> **Exercise brief**: All of the material below is to be returned exactly.

Saved data entries
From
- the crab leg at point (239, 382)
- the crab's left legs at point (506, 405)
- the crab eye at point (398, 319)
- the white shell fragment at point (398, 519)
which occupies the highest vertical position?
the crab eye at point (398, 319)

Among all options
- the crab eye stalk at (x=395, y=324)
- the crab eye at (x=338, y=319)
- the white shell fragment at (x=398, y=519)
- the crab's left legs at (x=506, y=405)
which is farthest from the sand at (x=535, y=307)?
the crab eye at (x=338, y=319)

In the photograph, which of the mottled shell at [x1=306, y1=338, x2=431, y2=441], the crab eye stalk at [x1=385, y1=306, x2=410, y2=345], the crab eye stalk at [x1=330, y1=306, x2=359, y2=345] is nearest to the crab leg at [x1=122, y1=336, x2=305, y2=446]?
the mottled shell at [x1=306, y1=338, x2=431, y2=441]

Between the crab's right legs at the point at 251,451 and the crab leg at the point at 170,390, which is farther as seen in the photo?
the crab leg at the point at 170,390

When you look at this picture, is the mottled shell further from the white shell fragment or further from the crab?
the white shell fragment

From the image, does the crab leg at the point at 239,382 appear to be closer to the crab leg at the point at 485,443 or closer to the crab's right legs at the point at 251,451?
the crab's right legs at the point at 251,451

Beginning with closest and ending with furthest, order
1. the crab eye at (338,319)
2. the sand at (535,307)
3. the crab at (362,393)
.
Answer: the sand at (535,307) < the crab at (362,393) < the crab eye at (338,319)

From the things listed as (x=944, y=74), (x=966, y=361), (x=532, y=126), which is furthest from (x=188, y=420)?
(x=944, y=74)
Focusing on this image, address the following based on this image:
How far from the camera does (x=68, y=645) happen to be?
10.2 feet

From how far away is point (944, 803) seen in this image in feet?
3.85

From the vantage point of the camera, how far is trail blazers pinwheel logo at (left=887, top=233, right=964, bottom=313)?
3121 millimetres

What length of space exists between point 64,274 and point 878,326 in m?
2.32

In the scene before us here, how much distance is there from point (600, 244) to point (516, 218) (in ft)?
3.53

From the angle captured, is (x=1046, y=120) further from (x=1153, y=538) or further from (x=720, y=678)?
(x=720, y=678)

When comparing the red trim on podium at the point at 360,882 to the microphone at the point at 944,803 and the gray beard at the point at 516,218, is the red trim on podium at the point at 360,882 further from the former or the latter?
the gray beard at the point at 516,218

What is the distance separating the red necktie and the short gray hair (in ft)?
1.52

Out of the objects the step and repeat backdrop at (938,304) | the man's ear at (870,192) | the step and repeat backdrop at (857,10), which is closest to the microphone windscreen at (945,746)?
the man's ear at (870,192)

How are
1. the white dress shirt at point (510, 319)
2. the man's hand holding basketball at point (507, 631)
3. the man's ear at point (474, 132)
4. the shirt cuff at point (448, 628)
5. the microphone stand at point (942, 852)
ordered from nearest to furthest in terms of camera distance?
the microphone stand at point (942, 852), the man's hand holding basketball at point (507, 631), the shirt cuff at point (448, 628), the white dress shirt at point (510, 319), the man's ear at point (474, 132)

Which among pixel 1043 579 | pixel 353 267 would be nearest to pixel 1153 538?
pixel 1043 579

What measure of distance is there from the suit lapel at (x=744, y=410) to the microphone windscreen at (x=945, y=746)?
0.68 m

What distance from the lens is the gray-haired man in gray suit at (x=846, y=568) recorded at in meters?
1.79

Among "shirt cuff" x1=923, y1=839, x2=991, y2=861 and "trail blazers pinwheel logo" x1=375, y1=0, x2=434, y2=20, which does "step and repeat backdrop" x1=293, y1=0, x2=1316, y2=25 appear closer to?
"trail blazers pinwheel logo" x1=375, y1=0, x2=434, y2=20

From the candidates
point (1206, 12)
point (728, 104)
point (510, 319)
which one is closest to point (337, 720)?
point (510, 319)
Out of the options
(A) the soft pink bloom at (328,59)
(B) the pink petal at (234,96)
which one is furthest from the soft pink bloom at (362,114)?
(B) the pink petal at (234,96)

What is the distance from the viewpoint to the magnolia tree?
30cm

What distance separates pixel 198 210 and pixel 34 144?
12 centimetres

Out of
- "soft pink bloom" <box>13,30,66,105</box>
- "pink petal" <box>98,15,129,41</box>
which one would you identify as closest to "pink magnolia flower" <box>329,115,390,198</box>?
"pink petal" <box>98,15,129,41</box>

> **Completed exercise**:
From
- the crab leg at point (239, 382)
- the crab's left legs at point (506, 405)
- the crab eye at point (398, 319)
- the white shell fragment at point (398, 519)
which occupies the highest vertical position?
the crab eye at point (398, 319)

Among all options
- the crab eye stalk at (x=395, y=324)
- the crab eye at (x=338, y=319)
- the white shell fragment at (x=398, y=519)
- the crab's left legs at (x=506, y=405)
which is farthest from the sand at (x=535, y=307)?
the crab eye at (x=338, y=319)

In the photograph, which of the mottled shell at [x1=306, y1=338, x2=431, y2=441], the crab eye stalk at [x1=385, y1=306, x2=410, y2=345], the crab eye stalk at [x1=330, y1=306, x2=359, y2=345] is nearest to the crab leg at [x1=122, y1=336, x2=305, y2=446]?
the mottled shell at [x1=306, y1=338, x2=431, y2=441]

Between the crab's right legs at the point at 251,451 and the crab leg at the point at 170,390, which is farther as seen in the photo?
the crab leg at the point at 170,390

When you look at this picture, is the mottled shell further from the white shell fragment or further from the crab?
the white shell fragment

From the image, does the crab leg at the point at 239,382 appear to be closer to the crab leg at the point at 485,443 or closer to the crab's right legs at the point at 251,451?
the crab's right legs at the point at 251,451

Beginning with closest and ending with furthest, order
1. the crab eye at (338,319)
2. the sand at (535,307)
3. the crab at (362,393)
.
Answer: the sand at (535,307) < the crab at (362,393) < the crab eye at (338,319)

From the things listed as (x=944, y=74), (x=966, y=361), (x=532, y=126), which is furthest from (x=188, y=420)?
(x=944, y=74)
Focusing on this image, address the following based on this image:
How far from the camera does (x=68, y=645) happen to be?
10.2 feet

From how far away is point (944, 803) seen in this image in feet?
3.85

From the vantage point of the camera, how far is trail blazers pinwheel logo at (left=887, top=233, right=964, bottom=313)?
3121 millimetres

What length of space exists between point 64,274 and point 878,326 in m?
2.32

In the scene before us here, how much distance is there from point (600, 244) to point (516, 218) (in ft)?
3.53

From the angle captured, is (x=1046, y=120) further from (x=1153, y=538) or further from (x=720, y=678)?
(x=720, y=678)

When comparing the red trim on podium at the point at 360,882 to the microphone at the point at 944,803 and the gray beard at the point at 516,218, is the red trim on podium at the point at 360,882 further from the former or the latter?
the gray beard at the point at 516,218

What is the distance separating the red necktie and the short gray hair (in ft)?
1.52

Out of the objects the step and repeat backdrop at (938,304) | the man's ear at (870,192) | the step and repeat backdrop at (857,10), which is closest to the microphone windscreen at (945,746)?
the man's ear at (870,192)

How are
1. the white dress shirt at point (510, 319)
2. the man's hand holding basketball at point (507, 631)
3. the man's ear at point (474, 132)
4. the shirt cuff at point (448, 628)
5. the microphone stand at point (942, 852)
ordered from nearest to furthest in terms of camera distance?
the microphone stand at point (942, 852), the man's hand holding basketball at point (507, 631), the shirt cuff at point (448, 628), the white dress shirt at point (510, 319), the man's ear at point (474, 132)

Which among pixel 1043 579 | pixel 353 267 would be nearest to pixel 1153 538?
pixel 1043 579

What measure of distance is there from the suit lapel at (x=744, y=410) to the microphone windscreen at (x=945, y=746)?
0.68 m

What distance from the lens is the gray-haired man in gray suit at (x=846, y=568) recorded at in meters?
1.79

Among "shirt cuff" x1=923, y1=839, x2=991, y2=861 and "trail blazers pinwheel logo" x1=375, y1=0, x2=434, y2=20, which does "step and repeat backdrop" x1=293, y1=0, x2=1316, y2=25 appear closer to?
"trail blazers pinwheel logo" x1=375, y1=0, x2=434, y2=20

From the candidates
point (1206, 12)
point (728, 104)
point (510, 319)
which one is closest to point (337, 720)?
point (510, 319)
Out of the options
(A) the soft pink bloom at (328,59)
(B) the pink petal at (234,96)
which one is furthest from the soft pink bloom at (362,114)?
(B) the pink petal at (234,96)

What is the distance from the viewpoint to the magnolia tree?
30cm

What distance separates pixel 198 210 and pixel 34 144?
12 centimetres

Out of
- "soft pink bloom" <box>13,30,66,105</box>
- "pink petal" <box>98,15,129,41</box>
which one would you identify as closest to "pink magnolia flower" <box>329,115,390,198</box>?
"pink petal" <box>98,15,129,41</box>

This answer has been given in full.